= Stewardship areas of New Zealand =

Stewardship land is a type of public conservation land in New Zealand that is stuck in a limbo state, after being transferred to the Department of Conservation (DOC) but not yet allocated a formal protection category.

Like other types of conservation land, stewardship land is administered by DOC under the Conservation Act 1987.

== Extent and Origin ==
As of November 2025, 30% of conservation land in New Zealand is classified as a stewardship area, which amounts to over 2.7 e6hectare of land. This includes:
- land acquired by DOC via the now-abolished tenure review system
- former state forests, inherited by DOC when the New Zealand Forestry Service was disestablished
- land inherited by DOC when the Department of Lands and Survey was disestablished
- land purchased by the Crown via the Nature Heritage Fund.

== Disposal ==
Stewardship areas can be disposed of if they are deemed to have "low or no conservation value". This process was invoked in 2011, where 200 ha of land was privatised for construction of a skifield.

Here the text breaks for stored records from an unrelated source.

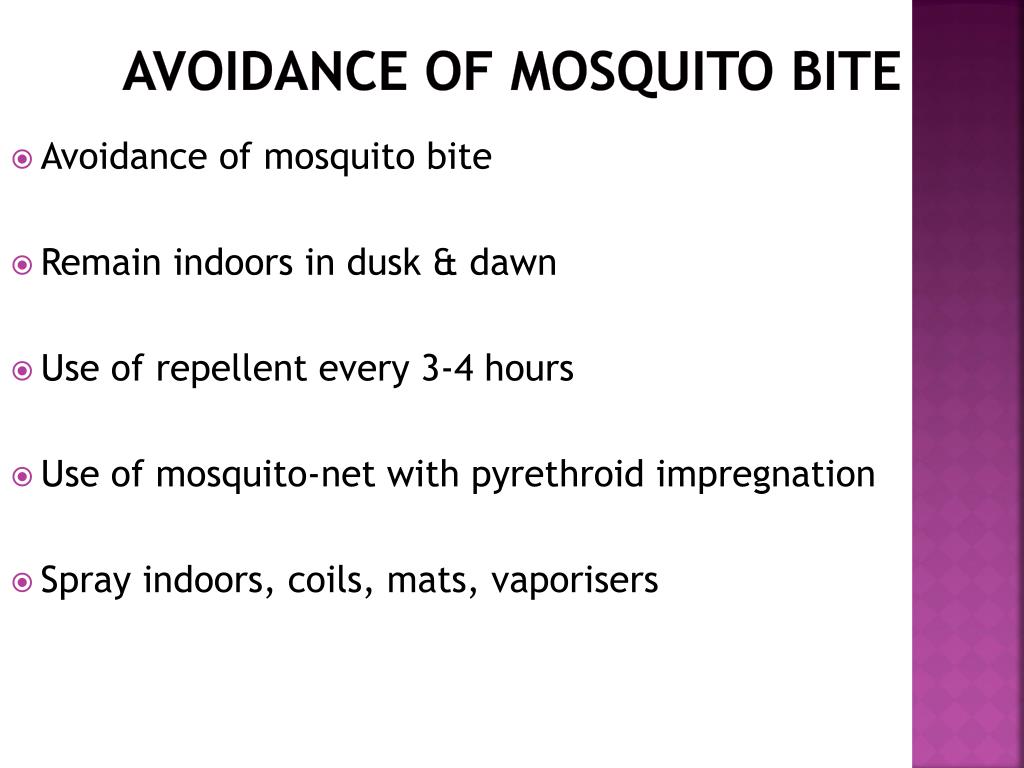 AVOIDANCE OF MOSQUITO BITE

Avoidance of mosquito bite

Remain indoors in dusk & dawn

Use of repellent every 3-4 hours

Use of mosquito-net with pyrethroid impregnation

Spray indoors, coils, mats, vaporisers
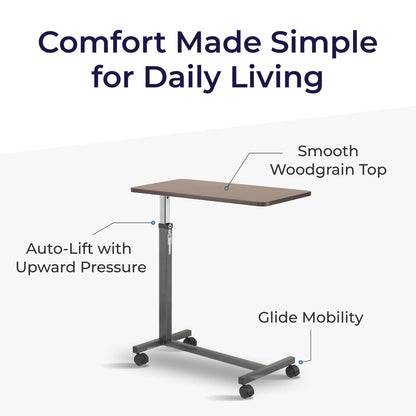 Comfort Made Simple for Daily Living

Smooth Woodgrain Top

Auto-Lift with Upward Pressure

Glide Mobility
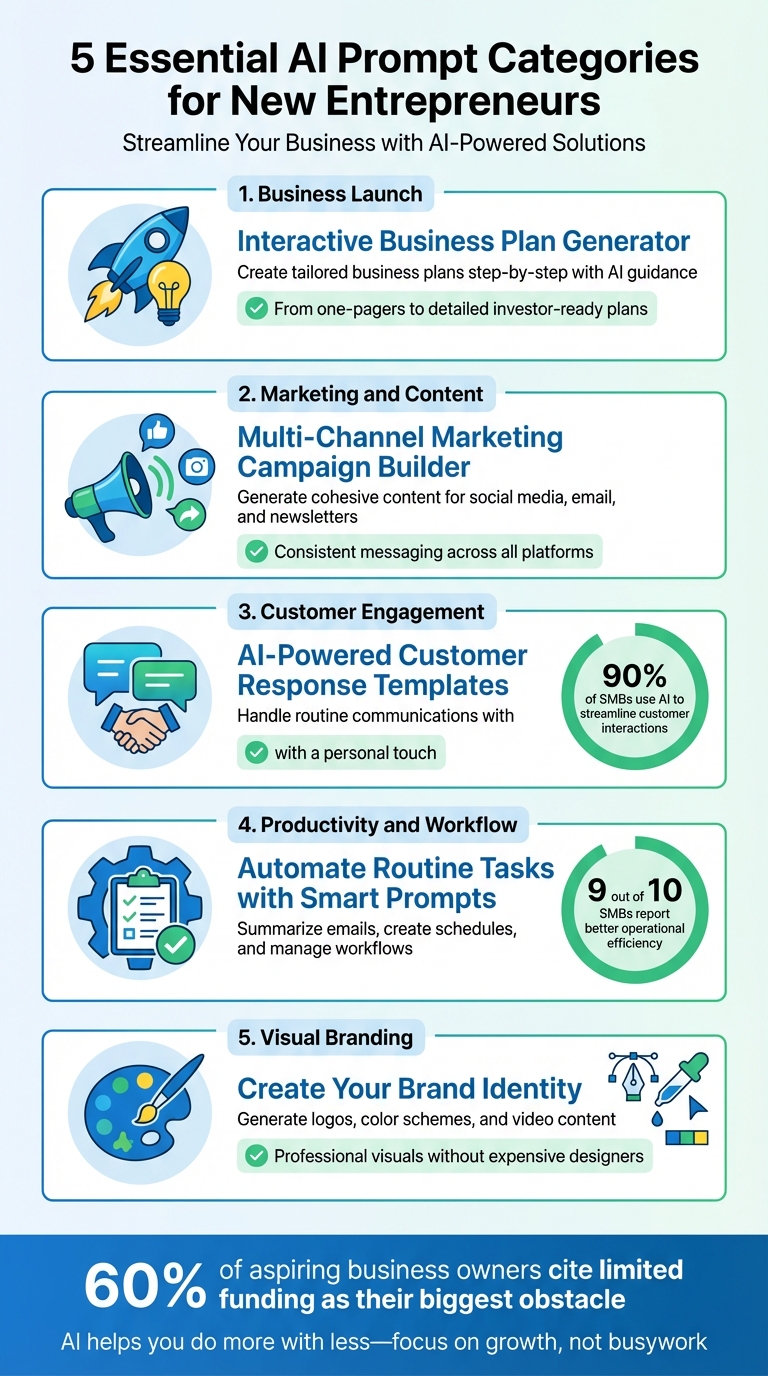 5 Essential AI Prompt Categories for New Entrepreneurs

Streamline Your Business with AI-Powered Solutions

1. Business Launch

Interactive Business Plan Generator

Create tailored business plans step-by-step with AI guidance

From one-pagers to detailed investor-ready plans

2. Marketing and Content

Multi-Channel Marketing Campaign Builder

Generate cohesive content for social media, email, and newsletters

Consistent messaging across all platforms

3. Customer Engagement

AI-Powered Customer Response Templates

Handle routine communications with

with a personal touch

90% of SMBs use AI to streamline customer interactions

4. Productivity and Workflow

Automate Routine Tasks with Smart Prompts

Summarize emails, create schedules, and manage workflows

9 out of 10 SMBs report better operational efficiency

5. Visual Branding

Create Your Brand Identity

Generate logos, color schemes, and video content

Professional visuals without expensive designers

60% of aspiring business owners cite limited funding as their biggest obstacle

AI helps you do more with less—focus on growth, not busywork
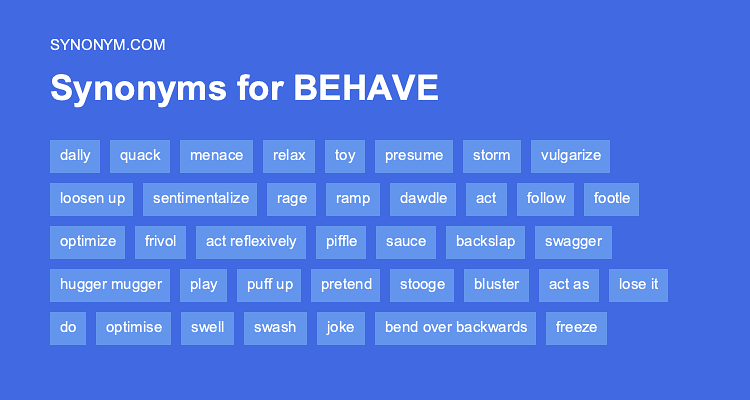 SYNONYM.COM

Synonyms for BEHAVE

dally quack menace relax toy presume storm vulgarize

loosen up sentimentalize rage ramp dawdle act follow footle

optimize frivol act reflexively piffle sauce backslap swagger

hugger mugger play puff up pretend stooge bluster act as lose it

do optimise swell swash joke bend over backwards freeze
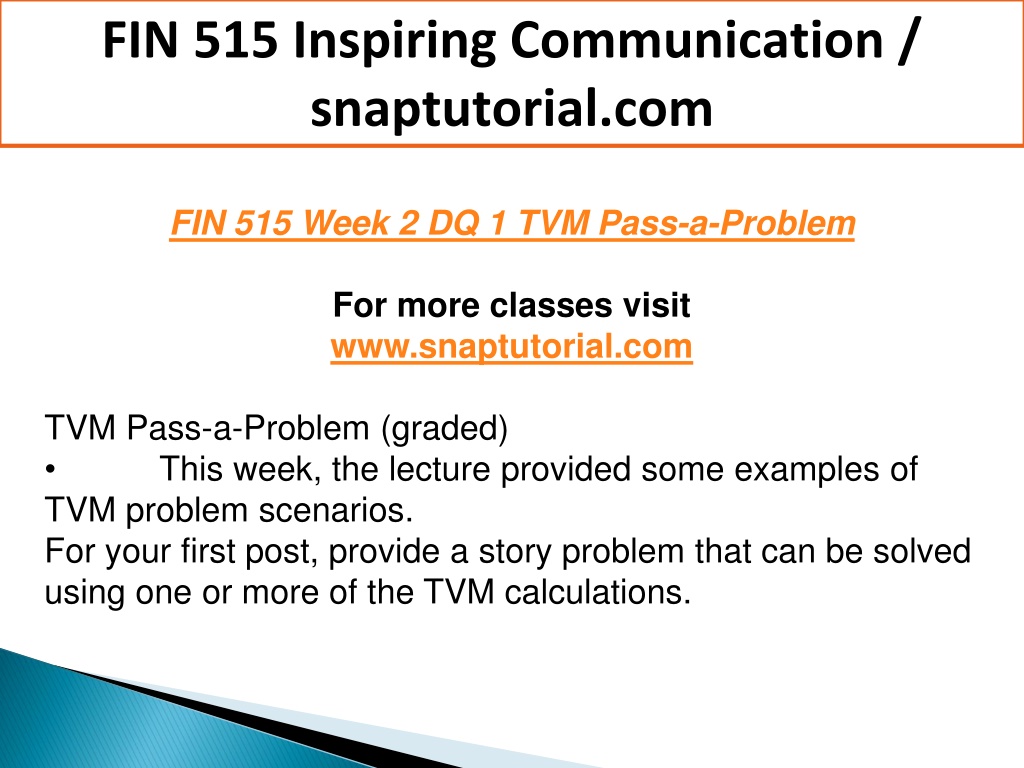 FIN 515 Inspiring Communication / snaptutorial.com

FIN 515 Week 2 DQ 1 TVM Pass-a-Problem

For more classes visit
www.snaptutorial.com

TVM Pass-a-Problem (graded)
• This week, the lecture provided some examples of TVM problem scenarios.
For your first post, provide a story problem that can be solved using one or more of the TVM calculations.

There are ongoing proposals for the construction of skifields and coal mines on conservation land, which would require those stewardship areas to be disposed of and privatised.

== Timeline ==
In 2021, the Sixth Labour Government established a programme to reclassify stewardship areas, following a promise to ban new mines on conservation land.

In 2022, public consultation was held for the first tranche of land, on the West Coast of the South Island. A panel of experts recommended that 54% of West Coast stewardship land should be converted to conservation parks, 28% to historic reserves, 12% to national parks, and the remaining 6% to other classifications. Only 66 hectares (0.01%) was proposed to be disposed of.

As of 2025, there has been no further progress, following a change of government. Instead, there is renewed interest to allow mining on conservation land, and allow up to 60% of all conservation land to be delisted.